_Exercise_. All of the lines below are to be transcribed faithfully, with pictures excluded from the copy.

Dataset records:
^^^^^^^^^^^^^^^^

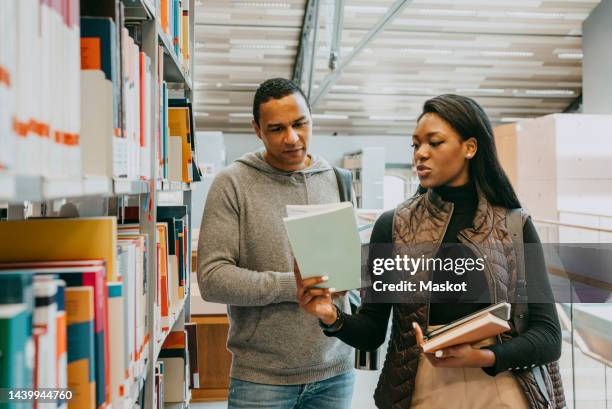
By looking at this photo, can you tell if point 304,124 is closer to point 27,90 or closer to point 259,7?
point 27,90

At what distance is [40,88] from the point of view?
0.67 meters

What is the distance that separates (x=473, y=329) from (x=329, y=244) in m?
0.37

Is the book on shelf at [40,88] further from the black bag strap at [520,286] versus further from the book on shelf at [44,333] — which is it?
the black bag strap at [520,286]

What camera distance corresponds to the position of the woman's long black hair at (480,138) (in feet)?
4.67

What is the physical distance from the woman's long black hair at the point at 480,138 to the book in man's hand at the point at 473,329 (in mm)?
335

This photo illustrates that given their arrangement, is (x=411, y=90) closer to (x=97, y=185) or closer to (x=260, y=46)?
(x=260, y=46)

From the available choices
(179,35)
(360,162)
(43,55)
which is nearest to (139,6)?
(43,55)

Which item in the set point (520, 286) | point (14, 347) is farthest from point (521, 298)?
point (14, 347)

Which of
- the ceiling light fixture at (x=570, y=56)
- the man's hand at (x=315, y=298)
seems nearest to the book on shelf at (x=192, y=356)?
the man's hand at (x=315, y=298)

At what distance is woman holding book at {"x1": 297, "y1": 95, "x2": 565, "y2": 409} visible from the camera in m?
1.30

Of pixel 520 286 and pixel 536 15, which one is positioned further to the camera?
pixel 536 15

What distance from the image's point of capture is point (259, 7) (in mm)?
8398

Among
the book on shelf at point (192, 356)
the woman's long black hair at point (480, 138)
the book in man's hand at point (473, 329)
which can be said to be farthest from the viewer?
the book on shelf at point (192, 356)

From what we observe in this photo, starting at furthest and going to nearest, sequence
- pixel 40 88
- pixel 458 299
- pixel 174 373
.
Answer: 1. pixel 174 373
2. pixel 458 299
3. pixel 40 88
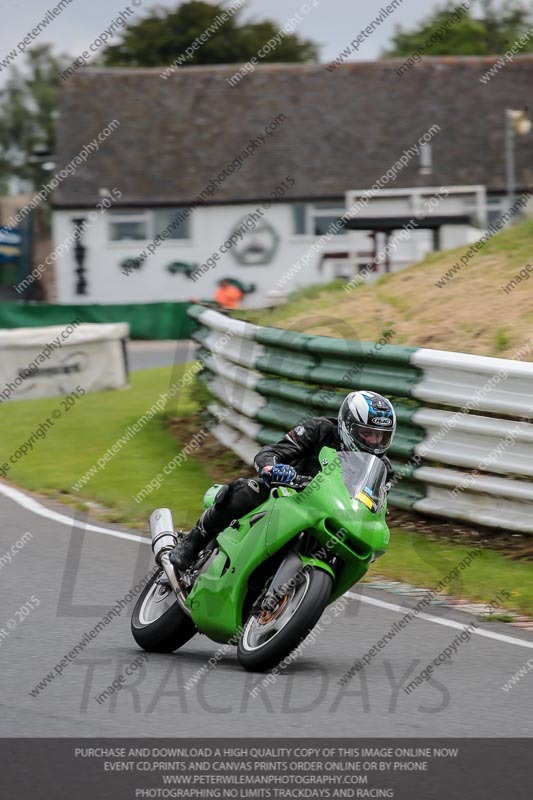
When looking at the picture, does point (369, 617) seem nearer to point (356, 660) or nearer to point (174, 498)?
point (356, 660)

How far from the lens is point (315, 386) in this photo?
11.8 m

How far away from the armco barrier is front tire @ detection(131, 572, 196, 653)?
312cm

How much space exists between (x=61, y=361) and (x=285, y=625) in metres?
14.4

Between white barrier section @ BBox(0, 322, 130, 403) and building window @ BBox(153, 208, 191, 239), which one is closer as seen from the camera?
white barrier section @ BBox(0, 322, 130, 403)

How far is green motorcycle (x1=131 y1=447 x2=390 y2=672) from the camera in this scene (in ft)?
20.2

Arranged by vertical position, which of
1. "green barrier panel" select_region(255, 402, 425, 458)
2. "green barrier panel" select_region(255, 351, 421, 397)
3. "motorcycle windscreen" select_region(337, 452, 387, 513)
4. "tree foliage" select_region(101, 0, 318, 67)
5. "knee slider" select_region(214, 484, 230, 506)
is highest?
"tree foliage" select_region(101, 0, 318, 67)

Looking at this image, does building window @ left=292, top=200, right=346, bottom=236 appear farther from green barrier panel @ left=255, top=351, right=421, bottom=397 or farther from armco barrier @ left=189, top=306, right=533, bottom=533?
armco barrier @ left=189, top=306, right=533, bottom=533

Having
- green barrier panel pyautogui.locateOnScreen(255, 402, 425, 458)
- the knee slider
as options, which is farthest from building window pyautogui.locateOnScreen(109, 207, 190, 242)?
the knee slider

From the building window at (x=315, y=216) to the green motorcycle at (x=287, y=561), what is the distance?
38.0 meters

^^^^^^^^^^^^^^^^

_Written answer_.
By looking at this photo, can you tell if point 304,124 is closer to point 27,90 or closer to point 259,7?
point 27,90

At what distance is [40,88] from the point of view?
0.67 meters

What is the distance that separates (x=473, y=329) from (x=329, y=244) in m?
0.37

Is the book on shelf at [40,88] further from the black bag strap at [520,286] versus further from the book on shelf at [44,333] — which is it?
the black bag strap at [520,286]

What camera distance corresponds to the position of the woman's long black hair at (480,138) (in feet)?
4.67

What is the physical distance from the woman's long black hair at the point at 480,138 to the book in man's hand at the point at 473,329 (in mm)?
335

This photo illustrates that given their arrangement, is (x=411, y=90) closer to (x=97, y=185) or closer to (x=260, y=46)?
(x=260, y=46)

From the available choices
(179,35)
(360,162)
(43,55)
which is nearest to (139,6)?
(43,55)

Which item in the set point (520, 286) | point (14, 347) is farthest from point (521, 298)?
point (14, 347)

Which of
- the ceiling light fixture at (x=570, y=56)
- the man's hand at (x=315, y=298)
seems nearest to the book on shelf at (x=192, y=356)?
the man's hand at (x=315, y=298)

At what distance is woman holding book at {"x1": 297, "y1": 95, "x2": 565, "y2": 409} visible from the camera in m?
1.30

Of pixel 520 286 and pixel 536 15, which one is positioned further to the camera?
pixel 536 15

What distance from the image's point of capture is point (259, 7) (in mm)?
8398

Among
the book on shelf at point (192, 356)
the woman's long black hair at point (480, 138)
the book in man's hand at point (473, 329)
which can be said to be farthest from the viewer?
the book on shelf at point (192, 356)

From what we observe in this photo, starting at furthest and going to nearest, sequence
- pixel 40 88
- pixel 458 299
- pixel 174 373
.
Answer: 1. pixel 174 373
2. pixel 458 299
3. pixel 40 88
When looking at the picture, does point (369, 617) seem nearer to point (356, 660) or nearer to point (174, 498)?
point (356, 660)

How far from the lens is point (315, 386) in this photo?
11.8 m

How far away from the armco barrier is front tire @ detection(131, 572, 196, 653)?
312cm

How much space exists between (x=61, y=361) and (x=285, y=625) in metres?
14.4

Between white barrier section @ BBox(0, 322, 130, 403) and building window @ BBox(153, 208, 191, 239), which one is closer as seen from the camera?
white barrier section @ BBox(0, 322, 130, 403)

How far is green motorcycle (x1=131 y1=447 x2=390 y2=672) from the camera in this scene (in ft)?
20.2

Arranged by vertical position, which of
1. "green barrier panel" select_region(255, 402, 425, 458)
2. "green barrier panel" select_region(255, 351, 421, 397)
3. "motorcycle windscreen" select_region(337, 452, 387, 513)
4. "tree foliage" select_region(101, 0, 318, 67)
5. "knee slider" select_region(214, 484, 230, 506)
is highest?
"tree foliage" select_region(101, 0, 318, 67)

Looking at this image, does building window @ left=292, top=200, right=346, bottom=236 appear farther from green barrier panel @ left=255, top=351, right=421, bottom=397 or farther from armco barrier @ left=189, top=306, right=533, bottom=533?
armco barrier @ left=189, top=306, right=533, bottom=533

Having
- green barrier panel pyautogui.locateOnScreen(255, 402, 425, 458)
- the knee slider
as options, which is farthest from building window pyautogui.locateOnScreen(109, 207, 190, 242)?
the knee slider

From the building window at (x=315, y=216) to the green motorcycle at (x=287, y=561), what is the distance?
38.0 meters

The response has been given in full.